We came across the second sign while admiring the beautiful banyan trees along Banyan Drive in Hilo. “Do not drop off unwanted pets at park.” Is that really such a big issue that it needs to be addressed with a permanent sign?
But then we started seeing chickens and cats roaming around, and we suddenly understood the need for the sign.
Throughout our trip, we spotted the three signs below several times. Some form of warning is probably necessary, especially the ones about jumping or diving, but could that warning be made in a slightly less gruesome way? The “hazardous cliff” one was a bit mind-boggling because it was usually placed smack dab at the edge of a cliff.
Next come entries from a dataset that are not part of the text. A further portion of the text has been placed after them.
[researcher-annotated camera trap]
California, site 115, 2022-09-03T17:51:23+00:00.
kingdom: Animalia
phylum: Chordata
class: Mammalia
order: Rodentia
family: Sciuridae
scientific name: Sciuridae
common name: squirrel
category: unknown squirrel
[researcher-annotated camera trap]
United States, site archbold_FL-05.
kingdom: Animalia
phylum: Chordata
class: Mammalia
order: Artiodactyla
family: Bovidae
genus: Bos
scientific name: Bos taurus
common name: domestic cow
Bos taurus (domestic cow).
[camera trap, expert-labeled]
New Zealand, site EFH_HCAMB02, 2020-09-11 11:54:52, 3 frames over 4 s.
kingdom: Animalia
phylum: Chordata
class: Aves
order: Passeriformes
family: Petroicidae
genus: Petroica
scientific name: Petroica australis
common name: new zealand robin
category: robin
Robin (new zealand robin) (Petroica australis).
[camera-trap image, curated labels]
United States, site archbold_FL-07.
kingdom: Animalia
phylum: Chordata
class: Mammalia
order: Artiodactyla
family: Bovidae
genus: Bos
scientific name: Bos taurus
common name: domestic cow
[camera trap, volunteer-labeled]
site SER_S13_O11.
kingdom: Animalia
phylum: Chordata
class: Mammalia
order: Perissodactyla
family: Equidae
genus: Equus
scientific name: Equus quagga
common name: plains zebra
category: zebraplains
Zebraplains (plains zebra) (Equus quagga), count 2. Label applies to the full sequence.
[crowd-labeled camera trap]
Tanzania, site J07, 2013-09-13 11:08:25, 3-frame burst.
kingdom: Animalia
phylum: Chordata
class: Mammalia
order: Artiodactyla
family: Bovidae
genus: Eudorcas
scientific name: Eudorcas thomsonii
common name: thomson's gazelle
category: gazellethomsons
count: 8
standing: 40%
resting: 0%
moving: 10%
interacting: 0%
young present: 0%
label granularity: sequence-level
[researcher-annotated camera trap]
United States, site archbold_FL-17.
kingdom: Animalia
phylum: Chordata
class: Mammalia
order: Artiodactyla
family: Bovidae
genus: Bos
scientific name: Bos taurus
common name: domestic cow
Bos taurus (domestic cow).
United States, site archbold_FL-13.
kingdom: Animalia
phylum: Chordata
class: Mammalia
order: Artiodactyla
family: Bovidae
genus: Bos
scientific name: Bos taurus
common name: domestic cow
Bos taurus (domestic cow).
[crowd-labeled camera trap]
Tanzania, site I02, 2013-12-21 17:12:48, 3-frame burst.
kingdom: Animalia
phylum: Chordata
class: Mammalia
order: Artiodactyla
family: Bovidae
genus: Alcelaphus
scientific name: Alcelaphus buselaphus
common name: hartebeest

If you were standing close enough to the sign to read it and the ground broke off without warning, there would be absolutely nothing you could do. How about placing a sign a hundred feet back from the cliff that reads, “Potentially unstable cliff ahead, proceed with caution at your own risk”?
And then there were the homemade signs from the locals that make you realize that Hawaii is more than just a tourist destination. Unfortunately, it’s not uncommon for locals to attempt to deter tourists from visiting some of the best spots on the island with fake “Private Property” or “No Trespassing” signs. While those signs should not be tolerated, you have to appreciate the ones that kindly ask visitors to be respectful of the island. The sign below is found at the Green Sand Beach and reads “Welcome to Mahana Bay. Please do not take sand or graffiti the walls. Mahalo, the locals.”